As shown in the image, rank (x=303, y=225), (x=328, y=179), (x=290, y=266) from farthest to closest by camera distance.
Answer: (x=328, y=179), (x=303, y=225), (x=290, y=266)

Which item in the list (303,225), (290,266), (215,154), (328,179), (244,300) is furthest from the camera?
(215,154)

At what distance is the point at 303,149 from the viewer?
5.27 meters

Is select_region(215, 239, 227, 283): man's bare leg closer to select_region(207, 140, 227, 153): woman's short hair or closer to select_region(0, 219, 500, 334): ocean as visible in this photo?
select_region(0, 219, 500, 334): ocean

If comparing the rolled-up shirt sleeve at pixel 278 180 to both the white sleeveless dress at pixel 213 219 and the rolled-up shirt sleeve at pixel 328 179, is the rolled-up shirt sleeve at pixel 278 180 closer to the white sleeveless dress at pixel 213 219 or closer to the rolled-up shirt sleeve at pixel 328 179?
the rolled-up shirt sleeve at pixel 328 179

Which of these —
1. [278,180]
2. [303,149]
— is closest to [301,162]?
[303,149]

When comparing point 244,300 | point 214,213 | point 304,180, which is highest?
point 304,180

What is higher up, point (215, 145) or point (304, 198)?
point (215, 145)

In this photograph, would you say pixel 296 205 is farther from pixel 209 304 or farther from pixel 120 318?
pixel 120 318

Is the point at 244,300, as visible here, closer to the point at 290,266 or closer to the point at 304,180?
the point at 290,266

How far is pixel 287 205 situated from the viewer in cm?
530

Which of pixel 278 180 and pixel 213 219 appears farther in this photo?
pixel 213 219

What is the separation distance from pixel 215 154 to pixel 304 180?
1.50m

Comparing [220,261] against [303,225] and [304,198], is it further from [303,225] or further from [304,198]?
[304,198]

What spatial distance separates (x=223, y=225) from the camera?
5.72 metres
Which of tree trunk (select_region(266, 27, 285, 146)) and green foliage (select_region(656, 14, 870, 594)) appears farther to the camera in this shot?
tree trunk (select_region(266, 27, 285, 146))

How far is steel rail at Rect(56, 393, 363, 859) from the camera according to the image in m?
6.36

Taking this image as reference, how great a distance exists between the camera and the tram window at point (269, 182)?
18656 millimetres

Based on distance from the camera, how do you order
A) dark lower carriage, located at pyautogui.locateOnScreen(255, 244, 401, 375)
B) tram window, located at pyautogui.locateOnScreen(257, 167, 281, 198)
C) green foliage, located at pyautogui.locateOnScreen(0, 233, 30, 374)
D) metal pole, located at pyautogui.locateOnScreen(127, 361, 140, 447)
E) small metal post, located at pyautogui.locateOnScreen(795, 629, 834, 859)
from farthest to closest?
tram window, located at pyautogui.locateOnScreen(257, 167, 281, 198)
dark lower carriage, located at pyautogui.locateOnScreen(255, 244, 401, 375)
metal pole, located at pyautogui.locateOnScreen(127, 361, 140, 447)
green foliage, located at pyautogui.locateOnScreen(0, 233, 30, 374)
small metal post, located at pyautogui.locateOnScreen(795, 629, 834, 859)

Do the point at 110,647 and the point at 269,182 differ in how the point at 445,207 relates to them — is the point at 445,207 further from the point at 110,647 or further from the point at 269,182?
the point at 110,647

PROBLEM DESCRIPTION. Can you print, word for word, the lines starting with the one that contains "What is the" and going on through the last of the lines above?

RESULT OF THE EXERCISE.
What is the separation distance from pixel 215 154 to pixel 304 180?
1.50m

Comparing [220,261] against [303,225] and [304,198], is it further from [303,225] or further from [304,198]?
[304,198]

What spatial distance separates (x=223, y=225) from the camera?
5.72 metres
Which of tree trunk (select_region(266, 27, 285, 146)) and green foliage (select_region(656, 14, 870, 594)) appears farther to the camera in this shot?
tree trunk (select_region(266, 27, 285, 146))

How far is steel rail at Rect(56, 393, 363, 859) from the camera according to the image in m?
6.36

Taking this image as reference, how great a distance exists between the camera and the tram window at point (269, 182)?
18656 millimetres

Based on distance from the camera, how do you order
A) dark lower carriage, located at pyautogui.locateOnScreen(255, 244, 401, 375)
B) tram window, located at pyautogui.locateOnScreen(257, 167, 281, 198)
C) green foliage, located at pyautogui.locateOnScreen(0, 233, 30, 374)
D) metal pole, located at pyautogui.locateOnScreen(127, 361, 140, 447)
E) small metal post, located at pyautogui.locateOnScreen(795, 629, 834, 859)
from farthest to closest?
tram window, located at pyautogui.locateOnScreen(257, 167, 281, 198)
dark lower carriage, located at pyautogui.locateOnScreen(255, 244, 401, 375)
metal pole, located at pyautogui.locateOnScreen(127, 361, 140, 447)
green foliage, located at pyautogui.locateOnScreen(0, 233, 30, 374)
small metal post, located at pyautogui.locateOnScreen(795, 629, 834, 859)

Do the point at 110,647 and the point at 269,182 differ in how the point at 445,207 relates to them — is the point at 445,207 further from the point at 110,647 or further from the point at 269,182?
the point at 110,647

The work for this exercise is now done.